Make it donne régulièrement des ateliers où nous parlons de notre conception de l’entrepreneuriat et de nos méthodologies (Test it en particulier). Alexis et Bryan rencontrent de nombreux entrepreneurs et, en les aidant, acquièrent une expérience toujours plus importante. Cette histoire est tirée du suivi d’un récent cycle de formation.

[Résumé : Nathalie veut devenir entrepreneuse. Son idée part d’un besoin qu’elle a ressenti : elle veut mettre en relation des couturiers professionnels et des clients. Elle bosse depuis 6 mois sur son projet, elle a fait son BMC… C’est le 2e post sur ce blog où on raconte l’histoire de Nathalie. Le 1er est ici.]

Grâce au coaching d’Alexis, Nathalie a arrêté de penser à la technique. Elle a réalisé sa landing page, a dépassé sa peur de l’absence de clients, et elle a fait du digital marketing. Grâce à ça, des clients potentiels se sont rendus sur sa landing page pour trouver un couturier.

Un peu prise de panique, elle a téléphoné à Alexis. “J’ai des clients qui m’ont contacté. Qu’est ce que je fais ?” Elle ne se sentait pas prête. Elle pensait avoir besoin d’une plateforme parfaite… Et pourtant.

Alexis a répondu : “Demain je viens chez toi, j’ai besoin d’un couturier… Comment peux-tu m’aider ?”

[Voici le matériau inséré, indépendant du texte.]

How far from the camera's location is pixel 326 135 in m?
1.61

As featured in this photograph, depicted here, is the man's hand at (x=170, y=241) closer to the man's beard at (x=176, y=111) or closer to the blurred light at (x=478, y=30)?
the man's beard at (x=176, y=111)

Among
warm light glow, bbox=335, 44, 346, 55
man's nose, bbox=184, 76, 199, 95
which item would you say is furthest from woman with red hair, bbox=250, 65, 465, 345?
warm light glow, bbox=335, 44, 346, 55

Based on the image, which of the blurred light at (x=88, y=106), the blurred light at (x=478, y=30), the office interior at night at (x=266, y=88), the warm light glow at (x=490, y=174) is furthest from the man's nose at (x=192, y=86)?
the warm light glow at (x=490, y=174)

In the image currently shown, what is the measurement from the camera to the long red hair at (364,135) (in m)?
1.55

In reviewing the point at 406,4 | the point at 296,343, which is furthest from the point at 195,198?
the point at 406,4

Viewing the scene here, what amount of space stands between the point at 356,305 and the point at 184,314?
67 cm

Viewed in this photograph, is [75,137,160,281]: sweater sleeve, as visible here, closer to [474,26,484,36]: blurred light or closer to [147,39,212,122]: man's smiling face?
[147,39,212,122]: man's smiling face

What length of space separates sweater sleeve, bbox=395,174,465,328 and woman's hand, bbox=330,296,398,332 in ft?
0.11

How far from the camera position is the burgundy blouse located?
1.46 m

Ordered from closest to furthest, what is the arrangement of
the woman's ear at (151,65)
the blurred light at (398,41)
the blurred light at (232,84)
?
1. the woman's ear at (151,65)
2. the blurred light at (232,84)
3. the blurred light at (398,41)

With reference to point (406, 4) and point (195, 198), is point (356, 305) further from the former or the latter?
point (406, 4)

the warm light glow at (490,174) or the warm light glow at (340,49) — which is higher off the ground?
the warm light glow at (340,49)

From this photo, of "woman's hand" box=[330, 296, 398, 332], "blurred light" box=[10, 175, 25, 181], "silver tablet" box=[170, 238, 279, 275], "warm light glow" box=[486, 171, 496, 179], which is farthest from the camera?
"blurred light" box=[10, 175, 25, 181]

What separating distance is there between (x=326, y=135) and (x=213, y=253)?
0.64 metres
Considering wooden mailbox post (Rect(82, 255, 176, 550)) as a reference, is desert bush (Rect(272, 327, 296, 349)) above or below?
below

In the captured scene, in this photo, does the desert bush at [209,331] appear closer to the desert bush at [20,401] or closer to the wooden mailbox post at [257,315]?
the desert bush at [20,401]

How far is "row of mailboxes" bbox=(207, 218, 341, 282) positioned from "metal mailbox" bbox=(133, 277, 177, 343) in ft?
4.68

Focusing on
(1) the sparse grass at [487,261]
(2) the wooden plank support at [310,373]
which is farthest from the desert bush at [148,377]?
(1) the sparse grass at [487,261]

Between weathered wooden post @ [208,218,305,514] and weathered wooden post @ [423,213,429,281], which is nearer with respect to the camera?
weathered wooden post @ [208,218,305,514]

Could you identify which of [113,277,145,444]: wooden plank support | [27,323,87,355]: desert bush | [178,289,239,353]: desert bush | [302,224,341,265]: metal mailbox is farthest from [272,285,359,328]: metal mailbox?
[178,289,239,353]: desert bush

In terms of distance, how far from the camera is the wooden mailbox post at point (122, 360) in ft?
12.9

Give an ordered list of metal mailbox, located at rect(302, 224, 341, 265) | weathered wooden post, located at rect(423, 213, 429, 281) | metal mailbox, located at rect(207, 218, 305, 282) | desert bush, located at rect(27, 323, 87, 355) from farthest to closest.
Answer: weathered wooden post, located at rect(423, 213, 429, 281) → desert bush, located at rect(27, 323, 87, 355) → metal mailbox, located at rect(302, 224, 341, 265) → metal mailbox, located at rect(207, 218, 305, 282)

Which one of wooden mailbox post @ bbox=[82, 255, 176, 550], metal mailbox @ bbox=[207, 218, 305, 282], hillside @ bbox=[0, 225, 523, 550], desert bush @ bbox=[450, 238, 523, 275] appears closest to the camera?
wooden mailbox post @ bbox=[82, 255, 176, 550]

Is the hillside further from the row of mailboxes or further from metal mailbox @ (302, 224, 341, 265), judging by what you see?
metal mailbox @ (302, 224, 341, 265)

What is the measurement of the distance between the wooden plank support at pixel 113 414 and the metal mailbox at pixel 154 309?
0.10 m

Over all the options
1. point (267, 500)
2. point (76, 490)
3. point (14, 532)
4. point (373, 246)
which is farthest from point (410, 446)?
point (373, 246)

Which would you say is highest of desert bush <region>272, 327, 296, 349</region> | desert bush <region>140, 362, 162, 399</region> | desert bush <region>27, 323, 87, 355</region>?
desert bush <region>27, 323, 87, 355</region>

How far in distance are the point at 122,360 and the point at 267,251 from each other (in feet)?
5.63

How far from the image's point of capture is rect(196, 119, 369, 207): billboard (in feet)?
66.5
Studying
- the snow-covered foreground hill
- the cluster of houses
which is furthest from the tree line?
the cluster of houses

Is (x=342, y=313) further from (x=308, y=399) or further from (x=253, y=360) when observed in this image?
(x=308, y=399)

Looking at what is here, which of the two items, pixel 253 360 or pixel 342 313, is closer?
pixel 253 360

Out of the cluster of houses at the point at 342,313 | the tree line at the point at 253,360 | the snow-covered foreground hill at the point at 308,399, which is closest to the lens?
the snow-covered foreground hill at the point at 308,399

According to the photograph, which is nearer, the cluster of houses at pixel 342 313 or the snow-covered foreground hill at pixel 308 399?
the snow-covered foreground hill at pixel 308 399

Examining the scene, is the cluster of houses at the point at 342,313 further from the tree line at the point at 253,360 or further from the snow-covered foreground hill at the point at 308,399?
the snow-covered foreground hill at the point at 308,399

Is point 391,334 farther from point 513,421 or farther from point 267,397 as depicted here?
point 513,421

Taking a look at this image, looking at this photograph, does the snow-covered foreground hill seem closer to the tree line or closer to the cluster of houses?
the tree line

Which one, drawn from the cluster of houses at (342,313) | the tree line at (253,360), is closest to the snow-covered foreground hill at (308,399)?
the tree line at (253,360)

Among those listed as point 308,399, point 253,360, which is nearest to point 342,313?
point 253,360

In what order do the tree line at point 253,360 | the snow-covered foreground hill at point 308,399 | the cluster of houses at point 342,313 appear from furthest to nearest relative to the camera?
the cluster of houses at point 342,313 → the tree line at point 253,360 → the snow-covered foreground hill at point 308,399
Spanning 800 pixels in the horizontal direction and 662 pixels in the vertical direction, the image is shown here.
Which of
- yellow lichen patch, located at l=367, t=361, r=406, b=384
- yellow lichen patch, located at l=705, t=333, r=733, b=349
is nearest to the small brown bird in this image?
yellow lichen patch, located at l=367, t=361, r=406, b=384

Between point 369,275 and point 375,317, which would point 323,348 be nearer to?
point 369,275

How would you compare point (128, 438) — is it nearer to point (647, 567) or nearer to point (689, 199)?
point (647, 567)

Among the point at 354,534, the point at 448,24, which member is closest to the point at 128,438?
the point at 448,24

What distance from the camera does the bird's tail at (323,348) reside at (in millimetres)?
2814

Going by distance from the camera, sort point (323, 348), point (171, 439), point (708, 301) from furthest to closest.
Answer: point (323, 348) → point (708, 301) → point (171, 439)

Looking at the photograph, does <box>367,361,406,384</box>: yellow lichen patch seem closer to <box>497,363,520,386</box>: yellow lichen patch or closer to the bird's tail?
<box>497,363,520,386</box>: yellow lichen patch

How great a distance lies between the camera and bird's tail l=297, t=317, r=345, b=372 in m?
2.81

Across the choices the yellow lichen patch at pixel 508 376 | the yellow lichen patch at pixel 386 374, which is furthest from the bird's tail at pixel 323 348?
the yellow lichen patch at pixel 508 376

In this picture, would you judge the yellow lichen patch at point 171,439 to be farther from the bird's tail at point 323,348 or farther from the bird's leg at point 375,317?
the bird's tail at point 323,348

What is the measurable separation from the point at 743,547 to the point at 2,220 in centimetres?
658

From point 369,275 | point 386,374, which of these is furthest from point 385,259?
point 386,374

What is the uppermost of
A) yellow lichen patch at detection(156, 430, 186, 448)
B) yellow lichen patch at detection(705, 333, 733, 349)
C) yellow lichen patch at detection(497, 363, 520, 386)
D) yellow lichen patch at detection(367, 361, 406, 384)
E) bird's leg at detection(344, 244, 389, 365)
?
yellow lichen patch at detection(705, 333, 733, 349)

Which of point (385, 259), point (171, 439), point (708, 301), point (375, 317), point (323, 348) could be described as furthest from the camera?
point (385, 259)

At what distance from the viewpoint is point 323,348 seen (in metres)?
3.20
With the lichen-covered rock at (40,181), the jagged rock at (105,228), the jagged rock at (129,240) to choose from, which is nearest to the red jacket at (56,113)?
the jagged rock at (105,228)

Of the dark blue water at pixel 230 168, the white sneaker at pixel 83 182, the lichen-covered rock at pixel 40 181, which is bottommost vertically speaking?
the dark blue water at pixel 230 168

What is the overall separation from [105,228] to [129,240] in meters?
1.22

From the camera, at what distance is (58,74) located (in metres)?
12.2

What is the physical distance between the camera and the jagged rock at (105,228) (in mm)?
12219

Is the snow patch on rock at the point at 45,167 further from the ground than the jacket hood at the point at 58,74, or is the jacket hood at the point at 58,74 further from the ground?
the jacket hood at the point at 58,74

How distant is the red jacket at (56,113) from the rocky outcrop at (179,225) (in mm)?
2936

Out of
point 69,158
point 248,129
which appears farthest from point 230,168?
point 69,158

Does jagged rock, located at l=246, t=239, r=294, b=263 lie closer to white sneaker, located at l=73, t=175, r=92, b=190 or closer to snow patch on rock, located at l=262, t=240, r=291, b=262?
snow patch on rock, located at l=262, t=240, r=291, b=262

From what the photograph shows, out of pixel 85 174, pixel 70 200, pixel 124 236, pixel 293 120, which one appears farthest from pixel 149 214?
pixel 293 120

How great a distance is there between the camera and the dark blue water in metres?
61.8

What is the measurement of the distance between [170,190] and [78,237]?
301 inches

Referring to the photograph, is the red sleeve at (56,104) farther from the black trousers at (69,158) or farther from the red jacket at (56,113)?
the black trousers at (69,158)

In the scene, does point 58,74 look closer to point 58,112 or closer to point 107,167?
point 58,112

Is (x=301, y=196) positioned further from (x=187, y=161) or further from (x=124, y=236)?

Nathalie : “J’appelle un ami couturier.” La réponse est simple, non ?

Dans cette situation, l’important, c’est d’apporter de la valeur aux clients. On leur fournit le service, on fait attention à ne pas décevoir leurs attentes et on voit leurs réactions.

C’est une première étape pour comprendre son marché.

Étape suivante, tester le modèle de revenus

Pour ce premier groupe de clients, Nathalie s’est reposée sur son cercle d’amis. Mais bon, pour croître, son business doit être rentable. C’est le moment de tester son business model.

Elle a cherché et trouvé des couturiers sur Google. Alexis a suggéré de les approcher en annonçant : “Si tu veux, j’ai un client pour toi”. C’est une approche plus sexy que de s’inscrire sur la plateforme pour potentiellement avoir un client plus tard … 3 possibilités pour aborder les couturiers :

  1. “Pour ce client, je demande une commission de 10% de la prestation.” Pour un travail de 100€, Nathalie gagnerait alors 10€. Problème : les transactions sont complexes à traquer, et il faudra se baser sur la bonne foi des gens avant d’avoir une plateforme qui automatise les paiements.
  2. “Combien me donnes-tu pour un client potentiel ?” Ce système de commission à la mise en relation a un avantage : elle ne répond pas de l’accord entre le client et le prestataire. Désavantage : c’est plus dur à négocier car l’apport de valeur est incertain.
  3. “Je suis en train de construire une plateforme, j’ai une offre spéciale pour les premiers fournisseurs : je te donne un contact gratuitement, et si ça t’intéresse, je continue à t’envoyer des clients, en payant soit à la commission, soit à la mise en relation.

Pour arriver à ce résultat, il aura fallu quelques interactions avec Alexis et un minimum de développement.

Conclusion : des chiffres concrets

Grâce aux tests, Nathalie obtiendra des résultats sur lesquels elle pourra développer son business plan et faire des projections sur base de chiffres validés. Quel est le business model qui sera adopté ? L’avantage, c’est qu’on est dans le concret. Ce sont des clients réels pour qui les couturiers travaillent vraiment et reçoivent de l’argent.